Thursday, 13 de June de 2024 ISSN 1519-7670 - Ano 24 - nº 1291

O faturamento e a moral

MONITOR DA IMPRENSA

PORNOGRAFIA

Há no mínimo duas décadas os nova-iorquinos acompanham a publicação de propagandas nas últimas páginas na revista New York, divididas em categorias como "Viagem", "Barcos", "Entretenimento", "Fantasias" e "Massagens", entre outras. Um típico anúncio na seção "Fantasias" poderia ser: "Modelos orientais. Ligações externas apenas". Ou "enfermeira particular sensual". Ou "método clássico e romântico de relaxamento. Ligações internas e externas".

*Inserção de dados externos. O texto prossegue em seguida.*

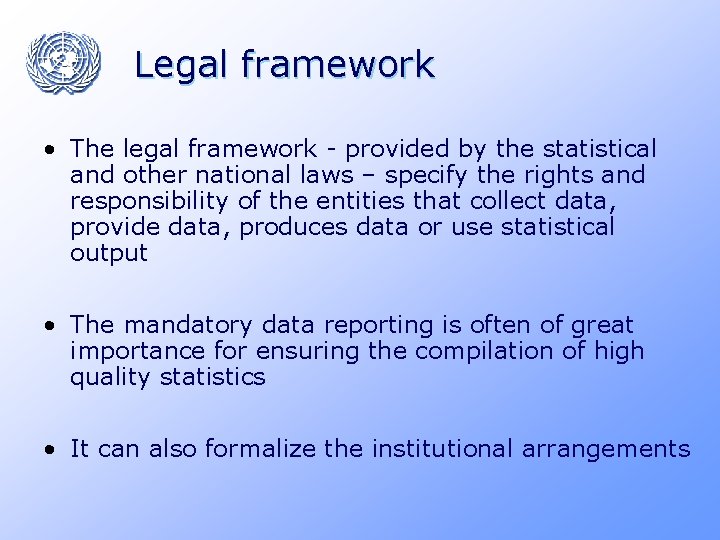 Legal framework

• The legal framework - provided by the statistical and other national laws – specify the rights and responsibility of the entities that collect data, provide data, produces data or use statistical output

• The mandatory data reporting is often of great importance for ensuring the compilation of high quality statistics

• It can also formalize the institutional arrangements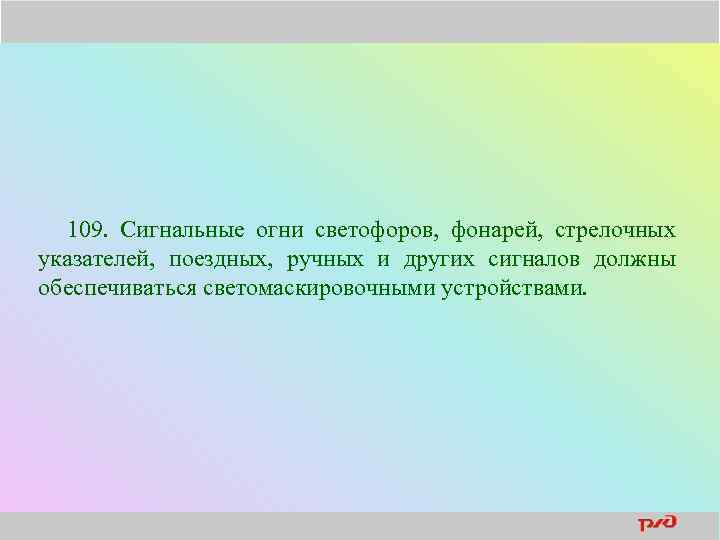 109. Сигнальные огни светофоров, фонарей, стрелочных указателей, поездных, ручных и других сигналов должны обеспечиваться светомаскировочными устройствами.

РЖД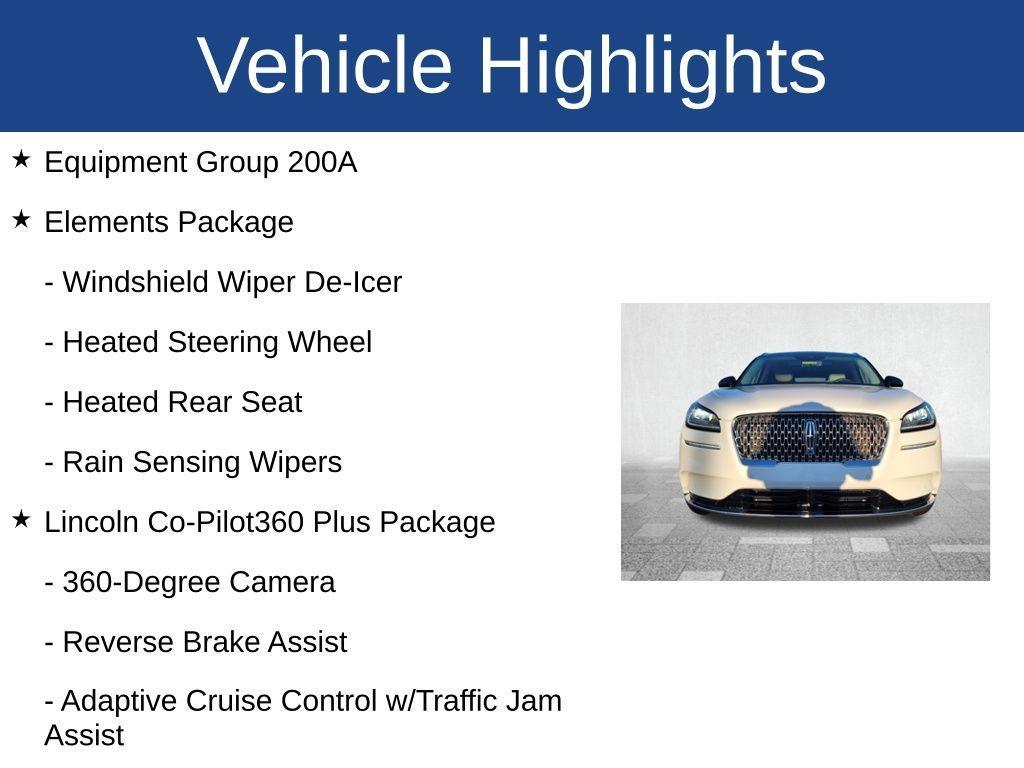 Vehicle Highlights

★ Equipment Group 200A

★ Elements Package

- Windshield Wiper De-Icer

- Heated Steering Wheel

- Heated Rear Seat

- Rain Sensing Wipers

★ Lincoln Co-Pilot360 Plus Package

- 360-Degree Camera

- Reverse Brake Assist

- Adaptive Cruise Control w/Traffic Jam Assist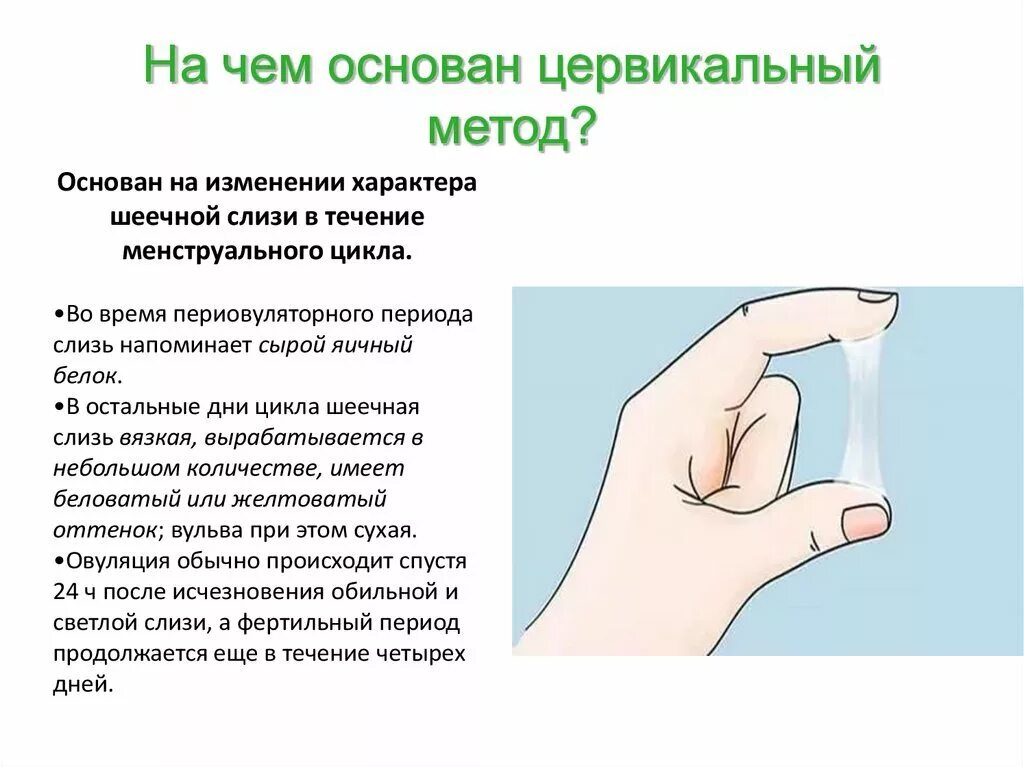 На чем основан цервикальный метод?

Основан на изменении характера шеечной слизи в течение менструального цикла.

•Во время периовуляторного периода слизь напоминает сырой яичный белок.
•В остальные дни цикла шеечная слизь вязкая, вырабатывается в небольшом количестве, имеет беловатый или желтоватый оттенок; вульва при этом сухая.
•Овуляция обычно происходит спустя 24 ч после исчезновения обильной и светлой слизи, а фертильный период продолжается еще в течение четырех дней.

Para Alex Kuczynski [The New York Times, 12/3/01], é claro que revistas locais devem atender a seu público-alvo, e os anúncios na grande imprensa tornaram-se tão aceitos quanto anúncios de serviços públicos, comuns até em táxis. O Village Voice, por exemplo, publica diversas páginas de anúncios do gênero ? cerca de 5% do jornal. De sua parte, o New York Observer imprime duas páginas por semana desses anúncios.

No entanto, nada disso é notícia. A prática é antiga, e não ocorre só nos EUA. A novidade é que a Primedia, dona da New York e recém-fundida com o website About.com, prometeu vender ou vetar todos os sítios que contenham conteúdo de sexo explícito. Ora, se esses sítios são inaceitáveis, por que, em tempos de preocupação com Aids e outras DSTs, é aceitável a publicação de anúncios como o da primeira semana de março da New York, "Sue & amiga: centro da cidade, caras, mas vale a pena"?

Thomas S. Rogers, executivo-chefe da Primedia e autor da decisão de evitar sítios pornográficos, foi citado no New York Post, no mês passado, por afirmar que a empresa, por ser muito direcionada ao público jovem, deveria fugir de conteúdo sexual. Mas não mencionou a revista New York. Suzanne Gibbons-Neff, porta-voz da About.com, respondeu em seu lugar, dizendo que a New York é uma revista adulta. "Se você aplicar seus padrões a todas as revistas do mercado terá que manter crianças longe de todas elas", disse.

Arthur Carter, publisher e proprietário da New York Observer, assim como muitos outros "homens da mídia", alega que aceita tais anúncios porque Nova York e sexo andam juntos como pão e manteiga. "Esses anúncios são um componente da vida real da cidade", diz. "Odeio a idéia de esterilizar o jornal e remover o que realmente é um pedaço da cidade."

REVISTAS FEMININAS

A BBC foi acusada de cometer sério erro de julgamento no dia 8 de março, após Eve, revista da BBC para o público feminino, veicular imagens de Cherie e Tony Blair para ilustrar sua seção de dicas de sexo. Eve, cuja primeira edição foi lançada em agosto, usou na edição de abril seis fotos dos Blair acompanhando artigo intitulado "50 coisas que toda mulher deveria saber sobre sexo".

Peter Luff, conservador que tem falado muito sobre decência em revistas, afirmou que o caso é emblemático para ilustrar mau gosto. Para ele, a revista deveria ser retirada de circulação. Um porta-voz da BBC, segundo informações de Tom Leonard [Daily Telegraph, 9/3/01], defendeu as imagens. "Não vimos nada de ofensivo, Eve é uma revista para mulheres adultas com humor adulto, e até Cherie Blair poderia ver um lado engraçado." Ele disse que esse tipo de artigo é rotineiro na revista, que sempre usa diferentes "modelos" famosos para ilustrar.

Tapa-sexo à americana

Em resposta às reclamações dos consumidoras, a cadeia de alimentos Giant Food Inc. decidiu esconder as capas da americana Cosmopolitan (equivalente à revista Nova no Brasil) com plásticos opacos que só permitem a leitura do nome. Barry F. Scher, porta-voz da Giant, disse que a medida da companhia já está em prática há três semanas. "Faz anos que nossas leitoras reclamam que nossa capa é muito insinuante para o público jovem", disse. Segundo Martha McNeil Hamilton [The Washington Post, 12/3/01], o que as capas da Cosmopolitan geralmente insinuam é o conteúdo de sexo apresentado pela revista.

É a primeira vez que a cadeia de alimentos adota a política de cobrir todas as edições de uma revista, disse Scher. Paul Luthringer, porta-voz da Hearst, lembra que a Cosmopolitan é "a revista para feminina mais vendida no mundo, lida por mais de 34 milhões de mulheres". "Os editores da revista acreditam na liberdade de publicação e exposição garantida pela Primeira Emenda", afirmou, lembrando que ações como a da Giant são raras.